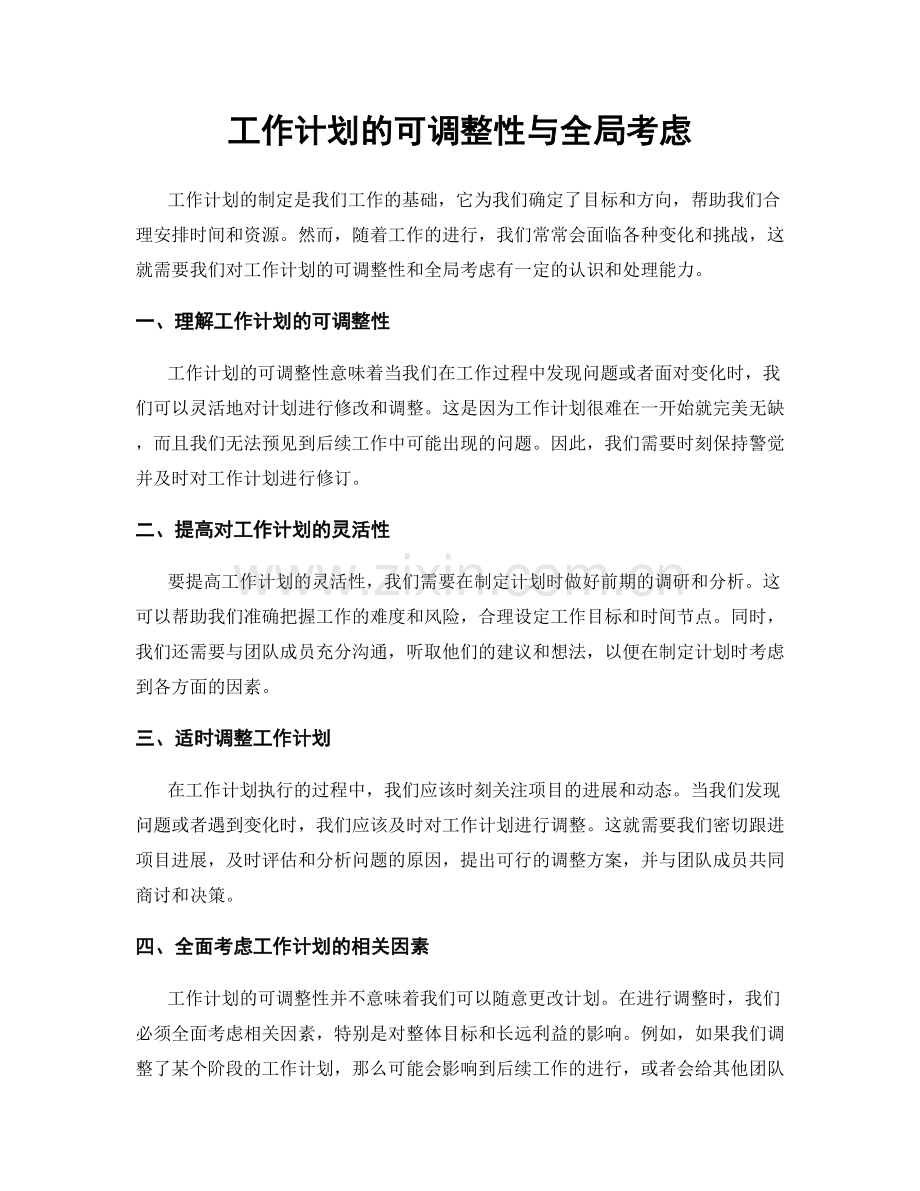 工作计划的可调整性与全局考虑

工作计划的制定是我们工作的基础，它为我们确定了目标和方向，帮助我们合理安排时间和资源。然而，随着工作的进行，我们常常会面临各种变化和挑战，这就需要我们对工作计划的可调整性和全局考虑有一定的认识和处理能力。

一、理解工作计划的可调整性

工作计划的可调整性意味着当我们在工作过程中发现问题或者面对变化时，我们可以灵活地对计划进行修改和调整。这是因为工作计划很难在一开始就完美无缺，而且我们无法预见到后续工作中可能出现的问题。因此，我们需要时刻保持警觉并及时对工作计划进行修订。

二、提高对工作计划的灵活性

要提高工作计划的灵活性，我们需要在制定计划时做好前期的调研和分析。这可以帮助我们准确把握工作的难度和风险，合理设定工作目标和时间节点。同时，我们还需要与团队成员充分沟通，听取他们的建议和想法，以便在制定计划时考虑到各方面的因素。

三、适时调整工作计划

在工作计划执行的过程中，我们应该时刻关注项目的进展和动态。当我们发现问题或者遇到变化时，我们应该及时对工作计划进行调整。这就需要我们密切跟进项目进展，及时评估和分析问题的原因，提出可行的调整方案，并与团队成员共同商讨和决策。

四、全面考虑工作计划的相关因素

工作计划的可调整性并不意味着我们可以随意更改计划。在进行调整时，我们必须全面考虑相关因素，特别是对整体目标和长远利益的影响。例如，如果我们调整了某个阶段的工作计划，那么可能会影响到后续工作的进行，或者会给其他团队

www.zixin.com.cn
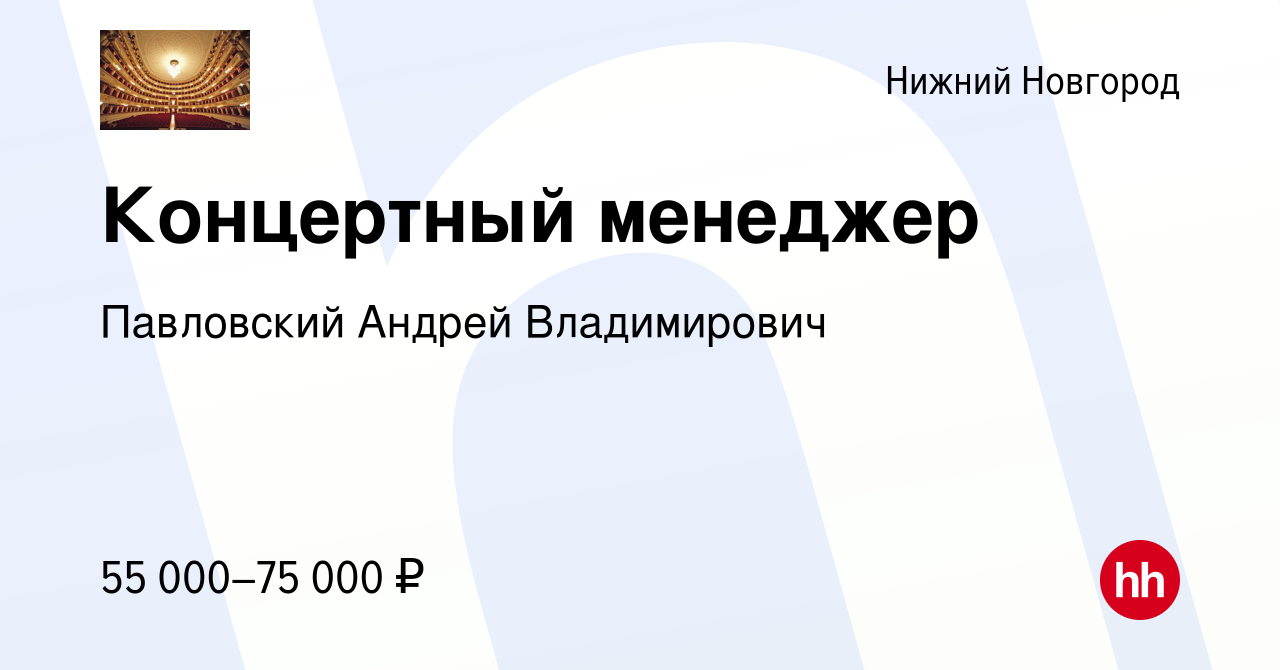 Нижний Новгород

Концертный менеджер

Павловский Андрей Владимирович

55 000–75 000 ₽

hh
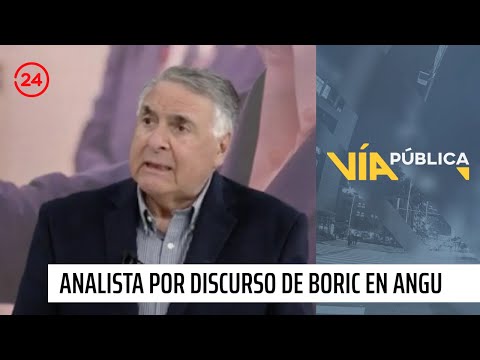 24

VÍA PÚBLICA

ANALISTA POR DISCURSO DE BORIC EN ANGU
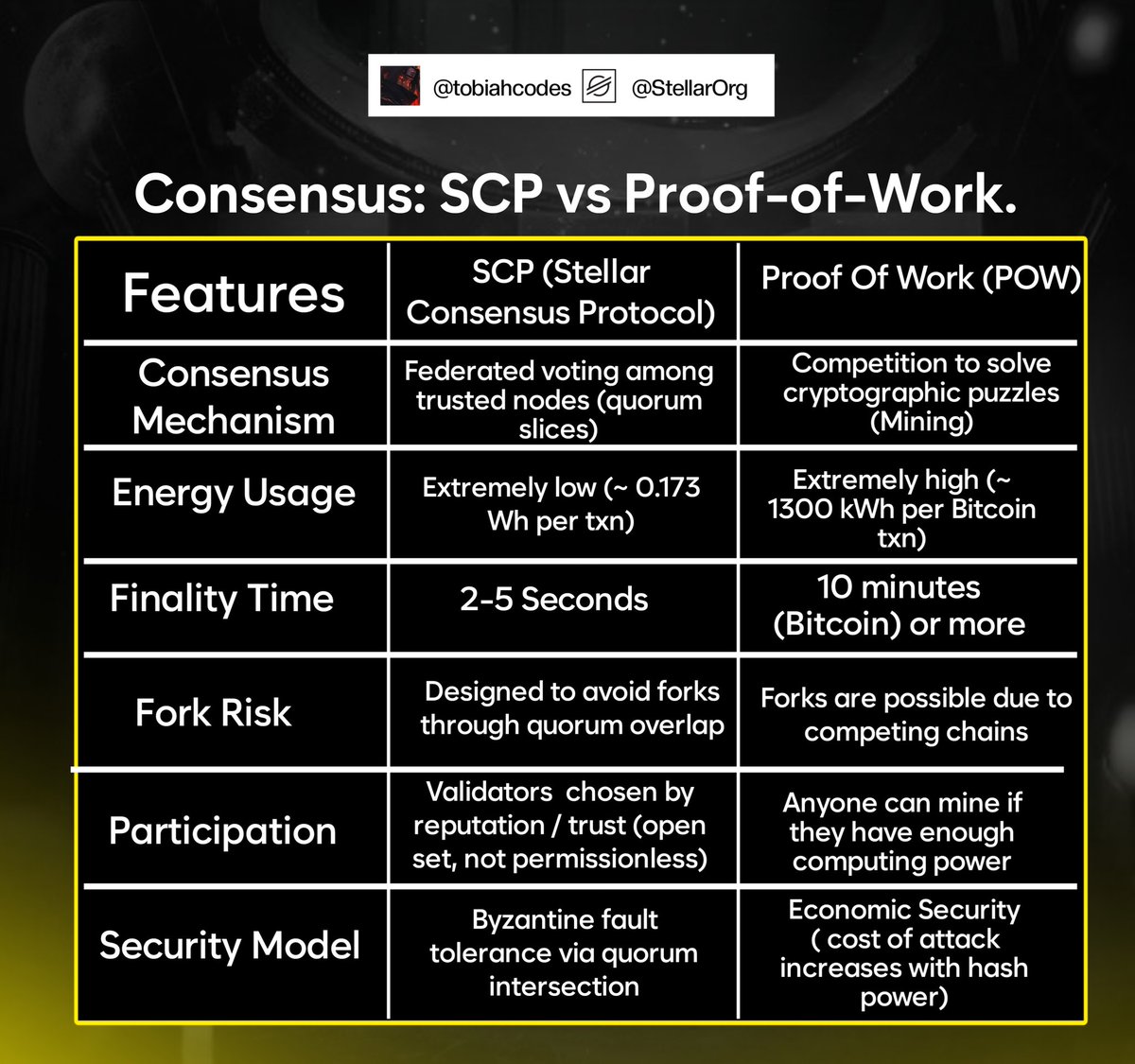 @tobiahcodes @StellarOrg

Consensus: SCP vs Proof-of-Work.

| Features | SCP (Stellar Consensus Protocol) | Proof Of Work (POW) |
|---|---|---|
| Consensus Mechanism | Federated voting among trusted nodes (quorum slices) | Competition to solve cryptographic puzzles (Mining) |
| Energy Usage | Extremely low (~ 0.173 Wh per txn) | Extremely high (~ 1300 kWh per Bitcoin txn) |
| Finality Time | 2-5 Seconds | 10 minutes (Bitcoin) or more |
| Fork Risk | Designed to avoid forks through quorum overlap | Forks are possible due to competing chains |
| Participation | Validators chosen by reputation / trust (open set, not permissionless) | Anyone can mine if they have enough computing power |
| Security Model | Byzantine fault tolerance via quorum intersection | Economic Security ( cost of attack increases with hash power) |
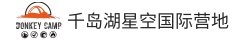 DONKEY CAMP
千岛湖星空国际营地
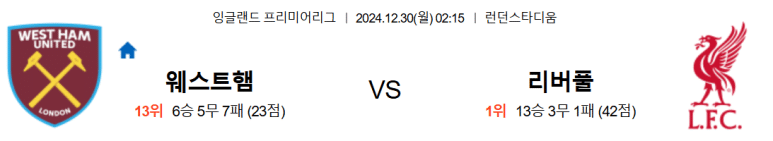 잉글랜드 프리미어리그 | 2024.12.30(월) 02:15 | 런던스타디움

WEST HAM UNITED
LONDON

웨스트햄
13위 6승 5무 7패 (23점)

VS

리버풀
1위 13승 3무 1패 (42점)

L.F.C.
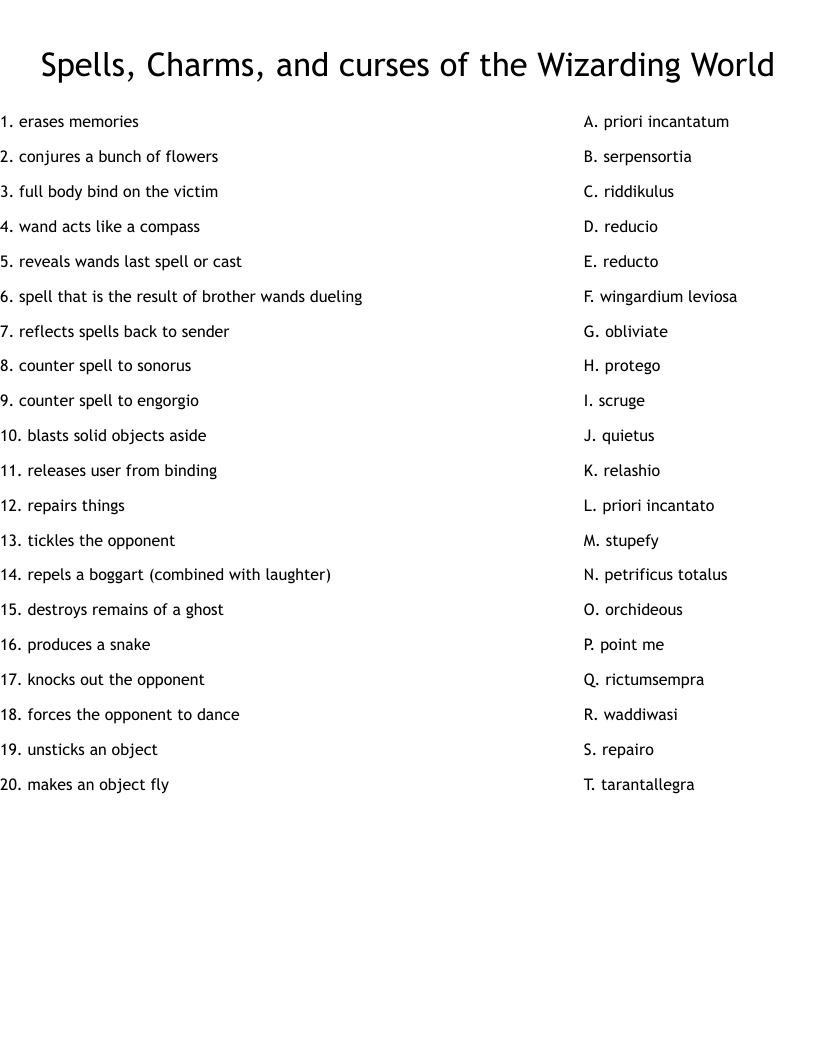 Spells, Charms, and curses of the Wizarding World

1. erases memories
2. conjures a bunch of flowers
3. full body bind on the victim
4. wand acts like a compass
5. reveals wands last spell or cast
6. spell that is the result of brother wands dueling
7. reflects spells back to sender
8. counter spell to sonorus
9. counter spell to engorgio
10. blasts solid objects aside
11. releases user from binding
12. repairs things
13. tickles the opponent
14. repels a boggart (combined with laughter)
15. destroys remains of a ghost
16. produces a snake
17. knocks out the opponent
18. forces the opponent to dance
19. unsticks an object
20. makes an object fly

A. priori incantatum
B. serpensortia
C. riddikulus
D. reducio
E. reducto
F. wingardium leviosa
G. obliviate
H. protego
I. scruge
J. quietus
K. relashio
L. priori incantato
M. stupefy
N. petrificus totalus
O. orchideous
P. point me
Q. rictumsempra
R. waddiwasi
S. repairo
T. tarantallegra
========
* _EXERCISE REQUIREMENTS_: No pictures belong in the copy; output every record exactly.

* _SOLVED PROBLEM_:
 工作计划的可调整性与全局考虑

工作计划的制定是我们工作的基础，它为我们确定了目标和方向，帮助我们合理安排时间和资源。然而，随着工作的进行，我们常常会面临各种变化和挑战，这就需要我们对工作计划的可调整性和全局考虑有一定的认识和处理能力。

一、理解工作计划的可调整性

工作计划的可调整性意味着当我们在工作过程中发现问题或者面对变化时，我们可以灵活地对计划进行修改和调整。这是因为工作计划很难在一开始就完美无缺，而且我们无法预见到后续工作中可能出现的问题。因此，我们需要时刻保持警觉并及时对工作计划进行修订。

二、提高对工作计划的灵活性

要提高工作计划的灵活性，我们需要在制定计划时做好前期的调研和分析。这可以帮助我们准确把握工作的难度和风险，合理设定工作目标和时间节点。同时，我们还需要与团队成员充分沟通，听取他们的建议和想法，以便在制定计划时考虑到各方面的因素。

三、适时调整工作计划

在工作计划执行的过程中，我们应该时刻关注项目的进展和动态。当我们发现问题或者遇到变化时，我们应该及时对工作计划进行调整。这就需要我们密切跟进项目进展，及时评估和分析问题的原因，提出可行的调整方案，并与团队成员共同商讨和决策。

四、全面考虑工作计划的相关因素

工作计划的可调整性并不意味着我们可以随意更改计划。在进行调整时，我们必须全面考虑相关因素，特别是对整体目标和长远利益的影响。例如，如果我们调整了某个阶段的工作计划，那么可能会影响到后续工作的进行，或者会给其他团队

www.zixin.com.cn
 Нижний Новгород

Концертный менеджер

Павловский Андрей Владимирович

55 000–75 000 ₽

hh
 24

VÍA PÚBLICA

ANALISTA POR DISCURSO DE BORIC EN ANGU
 @tobiahcodes @StellarOrg

Consensus: SCP vs Proof-of-Work.

| Features | SCP (Stellar Consensus Protocol) | Proof Of Work (POW) |
|---|---|---|
| Consensus Mechanism | Federated voting among trusted nodes (quorum slices) | Competition to solve cryptographic puzzles (Mining) |
| Energy Usage | Extremely low (~ 0.173 Wh per txn) | Extremely high (~ 1300 kWh per Bitcoin txn) |
| Finality Time | 2-5 Seconds | 10 minutes (Bitcoin) or more |
| Fork Risk | Designed to avoid forks through quorum overlap | Forks are possible due to competing chains |
| Participation | Validators chosen by reputation / trust (open set, not permissionless) | Anyone can mine if they have enough computing power |
| Security Model | Byzantine fault tolerance via quorum intersection | Economic Security ( cost of attack increases with hash power) |
 DONKEY CAMP
千岛湖星空国际营地
 잉글랜드 프리미어리그 | 2024.12.30(월) 02:15 | 런던스타디움

WEST HAM UNITED
LONDON

웨스트햄
13위 6승 5무 7패 (23점)

VS

리버풀
1위 13승 3무 1패 (42점)

L.F.C.
 Spells, Charms, and curses of the Wizarding World

1. erases memories
2. conjures a bunch of flowers
3. full body bind on the victim
4. wand acts like a compass
5. reveals wands last spell or cast
6. spell that is the result of brother wands dueling
7. reflects spells back to sender
8. counter spell to sonorus
9. counter spell to engorgio
10. blasts solid objects aside
11. releases user from binding
12. repairs things
13. tickles the opponent
14. repels a boggart (combined with laughter)
15. destroys remains of a ghost
16. produces a snake
17. knocks out the opponent
18. forces the opponent to dance
19. unsticks an object
20. makes an object fly

A. priori incantatum
B. serpensortia
C. riddikulus
D. reducio
E. reducto
F. wingardium leviosa
G. obliviate
H. protego
I. scruge
J. quietus
K. relashio
L. priori incantato
M. stupefy
N. petrificus totalus
O. orchideous
P. point me
Q. rictumsempra
R. waddiwasi
S. repairo
T. tarantallegra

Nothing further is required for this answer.